*WHAT TO WORK ON:*
[1] Answer these questions about the P-Valley review:
(a) Which music video director sets the visual style in the pilot?
(b) What is the name of the strip club where Mercedes dances?
(c) How many episodes does season one offer?
[2] Rewrite the P-Valley review from "In the first" up to and including "everywhere she goes.", substituting "The Velvet Room" for "The Pynk".

*EXERCISE PASSAGE:*
# # # # # # #

Starz’s new series “P-Valley,” executive produced by playwright and showrunner Katori Hall, is adapted from her play “Pussy Valley” and it’s explosive. Keeping it real from the beginning, Hall made it her business to hire only female directors for the show (thank you Ava DuVernay). It’s the work of music video helmer Karena Evans that sets the visual style in the pilot giving the other seven episodes a clear perspective. The result of this creative work and thoughtfulness is that “P-Valley” is much more than a series about mostly Black strippers working.
In the first episode of “P-Valley,” we meet Mercedes (Brandee Evans), a powerful, passionate dancer at The Pynk, a strip club tucked away in the fictional town of Chucalissa, located somewhere in the sleepy Mississippi Delta. She is also a woman carefully nurturing a dream and she walks, struts, grinds, and defies gravity on the pole, with a confidence and inner fire that illuminates her everywhere she goes.
Season one of “P-Valley” offers eight episodes. It’s a lot to drink in, but it’s exciting to discover a new world and the players in that world. What a world—it’s filled with struggle (the struggle is real), family disharmony and so many secrets all wrapped around money.
The dancers are sexy and we see their world from their point of view. We are placed on the stage looking out and into the audience, getting glimpses of the mostly male clientele who seems to appreciate the women, looking at them as artists.

# # # # # # #

*PROVIDED RECORDS:*

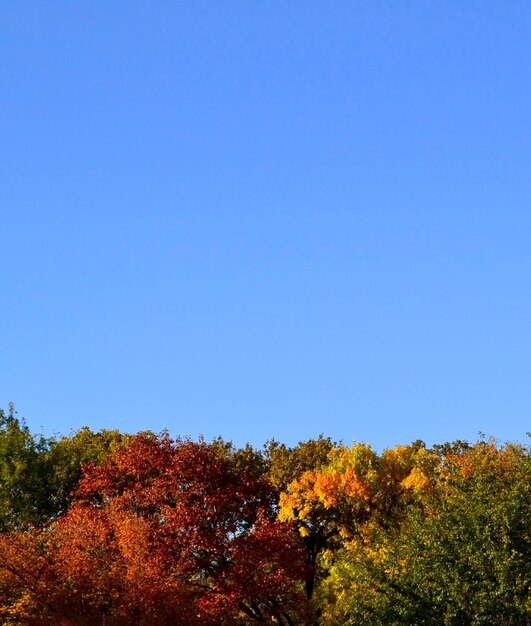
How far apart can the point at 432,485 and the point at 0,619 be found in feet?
68.3

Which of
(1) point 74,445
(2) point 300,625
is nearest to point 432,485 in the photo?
(2) point 300,625

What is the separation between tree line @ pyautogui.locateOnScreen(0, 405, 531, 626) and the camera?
34.2m

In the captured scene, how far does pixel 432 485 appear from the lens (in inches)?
1893

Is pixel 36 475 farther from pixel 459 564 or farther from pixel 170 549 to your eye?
pixel 459 564

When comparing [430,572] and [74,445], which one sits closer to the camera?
[430,572]

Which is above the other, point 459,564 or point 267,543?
point 267,543

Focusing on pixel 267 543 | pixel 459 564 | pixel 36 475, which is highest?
pixel 36 475

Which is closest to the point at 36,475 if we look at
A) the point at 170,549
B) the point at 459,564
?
the point at 170,549

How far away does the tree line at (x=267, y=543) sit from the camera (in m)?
34.2

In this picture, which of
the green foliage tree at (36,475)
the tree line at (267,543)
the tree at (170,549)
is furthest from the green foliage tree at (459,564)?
the green foliage tree at (36,475)

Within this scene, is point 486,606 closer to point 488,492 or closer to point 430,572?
point 430,572

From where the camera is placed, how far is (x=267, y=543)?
44.3 metres

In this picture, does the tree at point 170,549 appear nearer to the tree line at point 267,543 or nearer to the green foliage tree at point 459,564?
the tree line at point 267,543

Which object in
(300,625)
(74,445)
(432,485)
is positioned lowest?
(300,625)
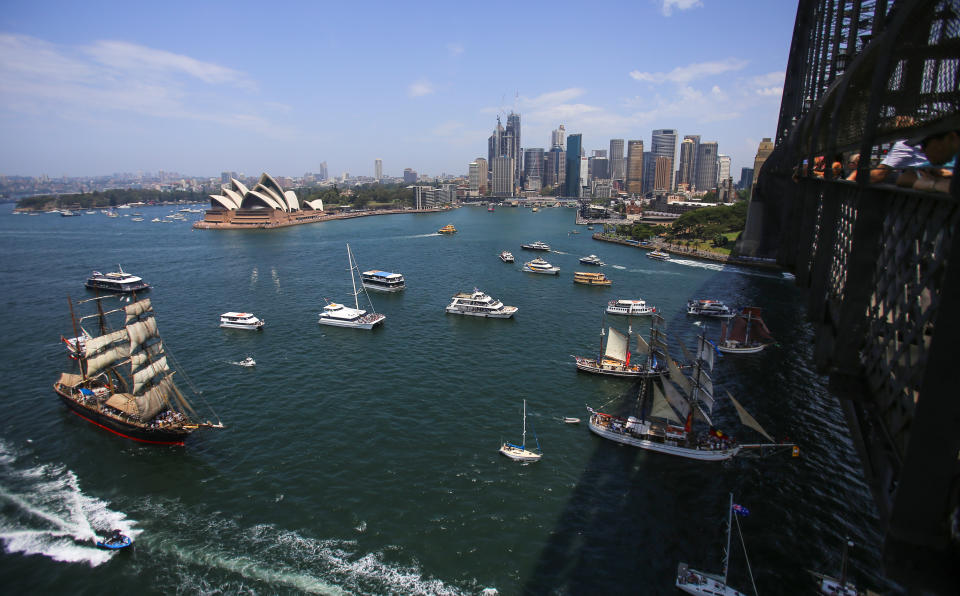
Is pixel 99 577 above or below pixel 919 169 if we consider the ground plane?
below

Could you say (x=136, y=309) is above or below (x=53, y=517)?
above

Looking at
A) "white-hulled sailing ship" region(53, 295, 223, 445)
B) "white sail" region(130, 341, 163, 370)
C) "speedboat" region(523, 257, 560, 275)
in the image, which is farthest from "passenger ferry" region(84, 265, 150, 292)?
"speedboat" region(523, 257, 560, 275)

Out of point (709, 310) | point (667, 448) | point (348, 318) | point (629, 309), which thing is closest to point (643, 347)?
point (667, 448)

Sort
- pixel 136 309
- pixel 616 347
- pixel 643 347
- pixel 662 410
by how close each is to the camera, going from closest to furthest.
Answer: pixel 662 410 < pixel 136 309 < pixel 643 347 < pixel 616 347

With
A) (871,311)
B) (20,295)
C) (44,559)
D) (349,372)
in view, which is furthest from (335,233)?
(871,311)

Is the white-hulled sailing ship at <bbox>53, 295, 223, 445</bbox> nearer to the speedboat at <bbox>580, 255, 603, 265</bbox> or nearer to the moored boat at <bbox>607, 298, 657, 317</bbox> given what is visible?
the moored boat at <bbox>607, 298, 657, 317</bbox>

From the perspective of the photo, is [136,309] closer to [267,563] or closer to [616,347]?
[267,563]

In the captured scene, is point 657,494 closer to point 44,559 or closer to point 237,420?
point 237,420
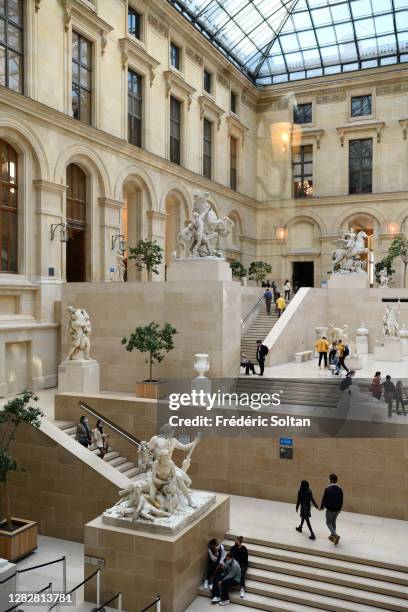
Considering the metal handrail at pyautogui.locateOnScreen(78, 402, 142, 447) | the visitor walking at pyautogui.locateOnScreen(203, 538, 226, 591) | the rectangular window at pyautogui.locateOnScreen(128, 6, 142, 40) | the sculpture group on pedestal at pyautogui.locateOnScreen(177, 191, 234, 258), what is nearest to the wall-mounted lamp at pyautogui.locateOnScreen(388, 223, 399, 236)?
the rectangular window at pyautogui.locateOnScreen(128, 6, 142, 40)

# # # # # # #

*EXERCISE RESPONSES:*
[1]
(a) Karena Evans
(b) The Pynk
(c) Eight

[2]
In the first episode of “P-Valley,” we meet Mercedes (Brandee Evans), a powerful, passionate dancer at The Velvet Room, a strip club tucked away in the fictional town of Chucalissa, located somewhere in the sleepy Mississippi Delta. She is also a woman carefully nurturing a dream and she walks, struts, grinds, and defies gravity on the pole, with a confidence and inner fire that illuminates her everywhere she goes.